On that visit, I shared an early dinner with two friends in a cozy little booth in one of the smaller dining rooms. The restaurant was getting busy, and the clientele -- at that hour, anyway -- seemed to run the gamut from middle-age to antiquity. We had barely looked down at our menus when a screeching voice in the next booth silenced our own conversation as would the sound of shattering glass.
"That salmon is so raw," an elderly woman was complaining to her server, "I wondered if it still had a hook in it." She guffawed at her own joke, then snapped, "Take it back to the kitchen and bring me another martini."

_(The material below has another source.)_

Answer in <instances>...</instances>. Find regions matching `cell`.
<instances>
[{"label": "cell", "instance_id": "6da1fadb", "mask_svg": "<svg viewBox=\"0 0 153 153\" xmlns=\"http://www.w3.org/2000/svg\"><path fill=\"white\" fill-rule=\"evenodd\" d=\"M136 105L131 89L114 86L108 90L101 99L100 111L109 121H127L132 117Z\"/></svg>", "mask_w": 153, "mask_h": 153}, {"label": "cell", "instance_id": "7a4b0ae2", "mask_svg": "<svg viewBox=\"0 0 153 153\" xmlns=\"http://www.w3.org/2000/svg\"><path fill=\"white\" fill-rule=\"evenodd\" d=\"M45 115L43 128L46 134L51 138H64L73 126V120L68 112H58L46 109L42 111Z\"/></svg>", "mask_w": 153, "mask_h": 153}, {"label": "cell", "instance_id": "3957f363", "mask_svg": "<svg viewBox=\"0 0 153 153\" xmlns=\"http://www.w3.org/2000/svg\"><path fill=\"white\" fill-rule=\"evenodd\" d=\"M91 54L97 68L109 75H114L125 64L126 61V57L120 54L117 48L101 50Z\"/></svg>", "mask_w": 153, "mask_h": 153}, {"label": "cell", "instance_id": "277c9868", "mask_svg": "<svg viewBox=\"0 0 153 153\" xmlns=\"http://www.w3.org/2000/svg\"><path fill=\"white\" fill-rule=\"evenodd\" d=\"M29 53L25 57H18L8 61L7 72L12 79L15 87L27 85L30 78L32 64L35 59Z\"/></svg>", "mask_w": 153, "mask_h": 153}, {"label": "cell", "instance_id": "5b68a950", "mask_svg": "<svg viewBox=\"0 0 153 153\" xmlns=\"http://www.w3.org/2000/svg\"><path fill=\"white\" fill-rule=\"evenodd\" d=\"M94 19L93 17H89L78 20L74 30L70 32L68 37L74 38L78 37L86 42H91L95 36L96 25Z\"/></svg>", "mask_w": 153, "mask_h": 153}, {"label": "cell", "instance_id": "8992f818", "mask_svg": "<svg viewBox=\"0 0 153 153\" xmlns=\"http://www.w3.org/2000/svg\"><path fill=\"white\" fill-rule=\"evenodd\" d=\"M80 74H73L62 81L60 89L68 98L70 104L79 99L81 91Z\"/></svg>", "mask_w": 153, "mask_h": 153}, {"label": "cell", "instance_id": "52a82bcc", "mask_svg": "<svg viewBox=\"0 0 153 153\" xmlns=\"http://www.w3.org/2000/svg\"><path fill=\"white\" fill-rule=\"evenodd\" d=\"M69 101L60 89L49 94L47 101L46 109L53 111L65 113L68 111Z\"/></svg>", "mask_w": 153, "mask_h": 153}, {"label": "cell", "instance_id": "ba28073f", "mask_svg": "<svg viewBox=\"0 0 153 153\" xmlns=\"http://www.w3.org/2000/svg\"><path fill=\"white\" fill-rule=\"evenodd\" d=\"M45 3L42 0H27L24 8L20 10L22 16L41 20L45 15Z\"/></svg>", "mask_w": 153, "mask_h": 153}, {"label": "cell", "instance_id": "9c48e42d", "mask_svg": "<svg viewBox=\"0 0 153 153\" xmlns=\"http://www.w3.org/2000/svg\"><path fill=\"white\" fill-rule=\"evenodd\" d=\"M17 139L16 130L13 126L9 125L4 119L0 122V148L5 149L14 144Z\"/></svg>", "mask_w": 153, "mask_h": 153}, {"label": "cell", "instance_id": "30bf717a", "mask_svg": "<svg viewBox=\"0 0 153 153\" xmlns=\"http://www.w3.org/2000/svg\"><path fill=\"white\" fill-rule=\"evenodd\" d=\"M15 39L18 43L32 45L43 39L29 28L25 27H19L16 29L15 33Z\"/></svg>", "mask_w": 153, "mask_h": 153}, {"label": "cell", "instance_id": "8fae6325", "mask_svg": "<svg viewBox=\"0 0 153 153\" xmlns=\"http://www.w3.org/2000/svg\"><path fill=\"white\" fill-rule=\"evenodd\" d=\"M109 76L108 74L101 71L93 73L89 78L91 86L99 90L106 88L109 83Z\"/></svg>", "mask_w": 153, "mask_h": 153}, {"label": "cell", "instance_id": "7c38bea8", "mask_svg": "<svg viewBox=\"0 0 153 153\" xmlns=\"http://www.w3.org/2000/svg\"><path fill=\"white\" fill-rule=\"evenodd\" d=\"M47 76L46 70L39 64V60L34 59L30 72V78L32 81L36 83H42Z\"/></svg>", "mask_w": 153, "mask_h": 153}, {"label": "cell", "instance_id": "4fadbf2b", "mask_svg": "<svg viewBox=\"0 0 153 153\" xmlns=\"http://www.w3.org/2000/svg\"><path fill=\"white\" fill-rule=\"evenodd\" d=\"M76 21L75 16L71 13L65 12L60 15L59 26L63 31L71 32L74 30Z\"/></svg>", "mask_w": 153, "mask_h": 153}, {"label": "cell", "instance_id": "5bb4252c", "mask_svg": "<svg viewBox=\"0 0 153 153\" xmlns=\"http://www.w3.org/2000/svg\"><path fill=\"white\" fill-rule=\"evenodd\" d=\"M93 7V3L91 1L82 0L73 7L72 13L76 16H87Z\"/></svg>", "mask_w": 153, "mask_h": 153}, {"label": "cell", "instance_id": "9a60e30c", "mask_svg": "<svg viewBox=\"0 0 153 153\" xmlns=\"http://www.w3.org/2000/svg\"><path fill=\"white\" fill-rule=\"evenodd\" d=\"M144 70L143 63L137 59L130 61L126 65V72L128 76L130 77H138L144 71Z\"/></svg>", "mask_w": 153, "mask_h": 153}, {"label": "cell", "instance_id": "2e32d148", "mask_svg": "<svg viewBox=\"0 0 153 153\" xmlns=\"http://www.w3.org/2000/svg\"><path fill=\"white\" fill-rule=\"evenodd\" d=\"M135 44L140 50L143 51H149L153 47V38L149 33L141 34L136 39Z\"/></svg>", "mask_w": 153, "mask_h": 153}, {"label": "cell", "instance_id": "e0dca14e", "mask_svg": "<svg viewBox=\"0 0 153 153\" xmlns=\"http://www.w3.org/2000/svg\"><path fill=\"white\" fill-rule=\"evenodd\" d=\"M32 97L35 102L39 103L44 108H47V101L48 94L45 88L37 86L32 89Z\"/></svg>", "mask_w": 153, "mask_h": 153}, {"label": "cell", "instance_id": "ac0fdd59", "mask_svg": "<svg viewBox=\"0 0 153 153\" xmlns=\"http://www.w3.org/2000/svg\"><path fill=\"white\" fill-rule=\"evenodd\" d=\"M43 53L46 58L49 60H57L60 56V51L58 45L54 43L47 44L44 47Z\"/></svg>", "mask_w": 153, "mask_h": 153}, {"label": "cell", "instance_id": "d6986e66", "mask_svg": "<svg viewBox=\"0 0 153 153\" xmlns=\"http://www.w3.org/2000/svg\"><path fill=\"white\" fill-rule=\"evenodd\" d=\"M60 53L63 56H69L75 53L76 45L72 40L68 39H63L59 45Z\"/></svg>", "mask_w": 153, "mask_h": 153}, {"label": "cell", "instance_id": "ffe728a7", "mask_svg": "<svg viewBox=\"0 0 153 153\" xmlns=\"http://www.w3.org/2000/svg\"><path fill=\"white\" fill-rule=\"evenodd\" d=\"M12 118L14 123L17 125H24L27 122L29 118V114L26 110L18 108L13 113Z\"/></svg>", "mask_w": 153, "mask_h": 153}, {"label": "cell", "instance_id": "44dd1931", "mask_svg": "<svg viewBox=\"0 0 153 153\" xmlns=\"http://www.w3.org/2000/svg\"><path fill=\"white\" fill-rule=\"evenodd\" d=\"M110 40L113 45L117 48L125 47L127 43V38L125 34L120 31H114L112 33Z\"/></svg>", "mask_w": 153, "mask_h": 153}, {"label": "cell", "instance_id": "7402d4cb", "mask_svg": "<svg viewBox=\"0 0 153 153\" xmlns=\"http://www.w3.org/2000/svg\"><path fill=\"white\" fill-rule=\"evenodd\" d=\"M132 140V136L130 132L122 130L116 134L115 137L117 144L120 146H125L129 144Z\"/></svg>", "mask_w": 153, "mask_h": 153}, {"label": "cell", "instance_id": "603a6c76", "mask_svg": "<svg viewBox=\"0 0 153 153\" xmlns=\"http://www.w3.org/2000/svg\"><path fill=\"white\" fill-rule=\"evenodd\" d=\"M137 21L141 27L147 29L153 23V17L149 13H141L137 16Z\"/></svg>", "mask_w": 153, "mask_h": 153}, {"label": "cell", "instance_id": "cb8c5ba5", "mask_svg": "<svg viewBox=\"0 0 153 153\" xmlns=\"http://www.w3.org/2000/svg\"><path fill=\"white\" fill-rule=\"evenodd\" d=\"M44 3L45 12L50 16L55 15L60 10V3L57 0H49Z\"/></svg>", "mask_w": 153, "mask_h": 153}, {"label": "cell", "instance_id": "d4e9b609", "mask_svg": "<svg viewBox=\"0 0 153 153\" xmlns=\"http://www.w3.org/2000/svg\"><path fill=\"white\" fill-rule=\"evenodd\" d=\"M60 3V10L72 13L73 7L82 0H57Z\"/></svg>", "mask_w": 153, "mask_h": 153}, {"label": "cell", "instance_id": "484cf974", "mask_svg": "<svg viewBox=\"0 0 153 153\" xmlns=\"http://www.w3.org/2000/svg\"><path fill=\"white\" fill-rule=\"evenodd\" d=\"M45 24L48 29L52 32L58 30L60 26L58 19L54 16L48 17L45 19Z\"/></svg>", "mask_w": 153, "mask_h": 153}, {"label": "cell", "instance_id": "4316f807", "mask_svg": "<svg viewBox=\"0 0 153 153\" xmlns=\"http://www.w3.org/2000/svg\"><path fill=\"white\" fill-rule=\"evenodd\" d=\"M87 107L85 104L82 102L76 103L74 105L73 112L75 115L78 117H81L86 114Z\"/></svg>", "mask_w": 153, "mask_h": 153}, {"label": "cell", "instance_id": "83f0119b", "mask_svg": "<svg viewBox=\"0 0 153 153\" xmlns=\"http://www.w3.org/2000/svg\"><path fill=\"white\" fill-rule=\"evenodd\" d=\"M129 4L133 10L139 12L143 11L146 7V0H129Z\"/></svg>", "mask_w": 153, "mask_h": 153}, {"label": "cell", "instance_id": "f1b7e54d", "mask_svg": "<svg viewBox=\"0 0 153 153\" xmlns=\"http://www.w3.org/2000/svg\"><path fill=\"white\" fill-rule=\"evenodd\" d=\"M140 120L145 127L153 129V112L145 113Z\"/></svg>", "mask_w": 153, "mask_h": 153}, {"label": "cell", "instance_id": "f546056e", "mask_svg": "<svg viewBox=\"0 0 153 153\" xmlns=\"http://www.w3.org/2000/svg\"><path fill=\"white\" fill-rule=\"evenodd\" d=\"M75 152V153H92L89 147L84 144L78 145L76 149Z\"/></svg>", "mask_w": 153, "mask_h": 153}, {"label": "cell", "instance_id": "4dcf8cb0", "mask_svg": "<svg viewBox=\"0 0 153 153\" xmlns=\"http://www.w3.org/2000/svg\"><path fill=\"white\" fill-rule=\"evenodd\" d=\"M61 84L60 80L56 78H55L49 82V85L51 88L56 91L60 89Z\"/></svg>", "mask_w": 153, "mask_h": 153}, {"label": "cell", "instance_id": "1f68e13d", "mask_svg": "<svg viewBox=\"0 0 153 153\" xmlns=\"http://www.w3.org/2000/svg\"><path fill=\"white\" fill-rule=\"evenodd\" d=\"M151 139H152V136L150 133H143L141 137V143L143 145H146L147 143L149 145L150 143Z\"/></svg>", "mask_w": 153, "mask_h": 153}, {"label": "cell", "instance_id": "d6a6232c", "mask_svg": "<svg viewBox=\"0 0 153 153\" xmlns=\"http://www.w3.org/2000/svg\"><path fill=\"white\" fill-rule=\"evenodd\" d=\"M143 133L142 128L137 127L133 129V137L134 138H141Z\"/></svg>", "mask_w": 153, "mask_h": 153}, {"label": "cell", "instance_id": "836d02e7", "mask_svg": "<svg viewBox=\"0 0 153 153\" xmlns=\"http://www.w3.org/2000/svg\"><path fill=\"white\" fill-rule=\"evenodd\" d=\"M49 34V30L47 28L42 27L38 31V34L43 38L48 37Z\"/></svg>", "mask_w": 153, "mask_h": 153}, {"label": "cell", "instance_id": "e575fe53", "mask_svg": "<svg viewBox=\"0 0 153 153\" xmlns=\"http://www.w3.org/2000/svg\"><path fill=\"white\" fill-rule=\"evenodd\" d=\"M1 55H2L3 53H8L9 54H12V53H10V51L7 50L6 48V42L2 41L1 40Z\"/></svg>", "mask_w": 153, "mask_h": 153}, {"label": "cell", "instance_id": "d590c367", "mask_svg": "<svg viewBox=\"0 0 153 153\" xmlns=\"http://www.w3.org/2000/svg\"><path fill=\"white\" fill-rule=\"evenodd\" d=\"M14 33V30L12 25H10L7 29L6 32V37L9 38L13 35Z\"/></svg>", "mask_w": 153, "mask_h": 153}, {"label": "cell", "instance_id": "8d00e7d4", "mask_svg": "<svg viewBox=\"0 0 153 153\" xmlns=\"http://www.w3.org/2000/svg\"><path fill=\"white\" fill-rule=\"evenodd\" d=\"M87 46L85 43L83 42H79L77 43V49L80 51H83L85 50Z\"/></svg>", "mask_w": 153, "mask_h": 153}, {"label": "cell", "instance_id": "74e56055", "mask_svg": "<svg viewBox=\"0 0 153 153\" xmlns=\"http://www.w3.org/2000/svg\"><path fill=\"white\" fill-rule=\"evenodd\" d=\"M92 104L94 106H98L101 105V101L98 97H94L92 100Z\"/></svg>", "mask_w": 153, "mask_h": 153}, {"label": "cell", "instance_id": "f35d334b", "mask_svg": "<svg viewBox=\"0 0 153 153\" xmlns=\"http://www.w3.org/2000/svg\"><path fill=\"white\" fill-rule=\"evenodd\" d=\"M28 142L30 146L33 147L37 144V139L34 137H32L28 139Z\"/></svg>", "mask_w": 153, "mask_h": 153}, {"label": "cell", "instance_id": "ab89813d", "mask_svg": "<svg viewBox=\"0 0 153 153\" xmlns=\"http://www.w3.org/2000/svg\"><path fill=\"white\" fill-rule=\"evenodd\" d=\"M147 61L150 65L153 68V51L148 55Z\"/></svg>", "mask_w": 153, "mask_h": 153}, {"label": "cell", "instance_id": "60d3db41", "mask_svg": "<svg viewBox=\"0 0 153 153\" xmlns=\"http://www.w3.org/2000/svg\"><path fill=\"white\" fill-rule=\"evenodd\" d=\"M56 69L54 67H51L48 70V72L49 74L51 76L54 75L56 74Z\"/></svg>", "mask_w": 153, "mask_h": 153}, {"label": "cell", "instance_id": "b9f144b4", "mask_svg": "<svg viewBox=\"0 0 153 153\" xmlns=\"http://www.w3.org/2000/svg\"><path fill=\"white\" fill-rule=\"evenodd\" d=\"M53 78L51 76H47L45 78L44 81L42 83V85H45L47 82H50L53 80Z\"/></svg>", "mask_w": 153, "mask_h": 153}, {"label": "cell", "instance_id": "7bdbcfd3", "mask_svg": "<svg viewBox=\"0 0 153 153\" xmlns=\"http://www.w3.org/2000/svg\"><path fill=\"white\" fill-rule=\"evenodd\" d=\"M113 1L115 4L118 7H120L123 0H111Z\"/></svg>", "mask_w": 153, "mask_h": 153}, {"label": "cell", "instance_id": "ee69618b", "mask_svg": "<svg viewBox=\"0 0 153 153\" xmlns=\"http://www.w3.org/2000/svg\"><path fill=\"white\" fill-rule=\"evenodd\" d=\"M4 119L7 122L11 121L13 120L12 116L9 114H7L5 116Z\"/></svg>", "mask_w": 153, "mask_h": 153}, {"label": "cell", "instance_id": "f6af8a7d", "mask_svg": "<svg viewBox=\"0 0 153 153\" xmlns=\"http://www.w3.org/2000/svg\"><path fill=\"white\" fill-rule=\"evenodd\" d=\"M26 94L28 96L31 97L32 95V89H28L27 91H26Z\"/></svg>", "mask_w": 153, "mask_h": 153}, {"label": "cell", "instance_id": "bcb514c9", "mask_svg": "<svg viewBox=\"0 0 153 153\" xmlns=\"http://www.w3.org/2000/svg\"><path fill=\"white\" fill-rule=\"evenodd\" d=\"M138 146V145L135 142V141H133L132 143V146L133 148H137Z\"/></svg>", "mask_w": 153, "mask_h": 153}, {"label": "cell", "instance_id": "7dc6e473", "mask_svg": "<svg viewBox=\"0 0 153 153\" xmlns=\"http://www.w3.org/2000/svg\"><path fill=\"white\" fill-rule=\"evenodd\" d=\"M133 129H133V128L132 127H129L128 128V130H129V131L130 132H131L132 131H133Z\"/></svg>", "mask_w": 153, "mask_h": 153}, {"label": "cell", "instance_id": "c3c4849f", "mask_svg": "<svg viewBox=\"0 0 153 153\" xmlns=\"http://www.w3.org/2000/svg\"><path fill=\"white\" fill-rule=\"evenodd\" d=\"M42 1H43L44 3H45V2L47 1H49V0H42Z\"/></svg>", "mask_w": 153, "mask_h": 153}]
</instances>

This offstage voice, as loud and grating as chalk on a blackboard, would become an unseen, uninvited guest at our table. Before any of us could complete a sentence, let alone a story, the lady in the next booth would cackle out some intriguing response to her quiet dinner companion that could be heard on both sides of State Line.
As our server took our dinner order (my friend Cindy shuddered at the sight of the dirty cuffs on his shirtsleeves) and I debated between the spicy chicken pasta and a chicken dish stuffed with artichoke hearts, spinach, and Parmesan cheese ($11.95), the mysterious voice blurted out: "He's the reason I lost my inheritance!"
"I'm sure we're missing a very good story," said my friend Bob, ordering the Brie Tenderloin ($16.95). "Should I ask her to join us?"
Join us? She was already there -- in spirit, if not in body. After hearing many snippets of her sad story ("He cheated me out of everything, including Mother's amber brooch. And I won't tell you what he did to the dog!"), I was almost disappointed when she -- and her foghorn voice -- finally left; I never did hear what happened to the poor dog. But by this point, our salads had arrived, each a tidy affair of iceberg lettuce, carrots, cabbage, hard-boiled egg, and bacon bits that could be tarted up with one of seven salad dressings, including the unmemorable buttermilk ranch with which I drenched mine.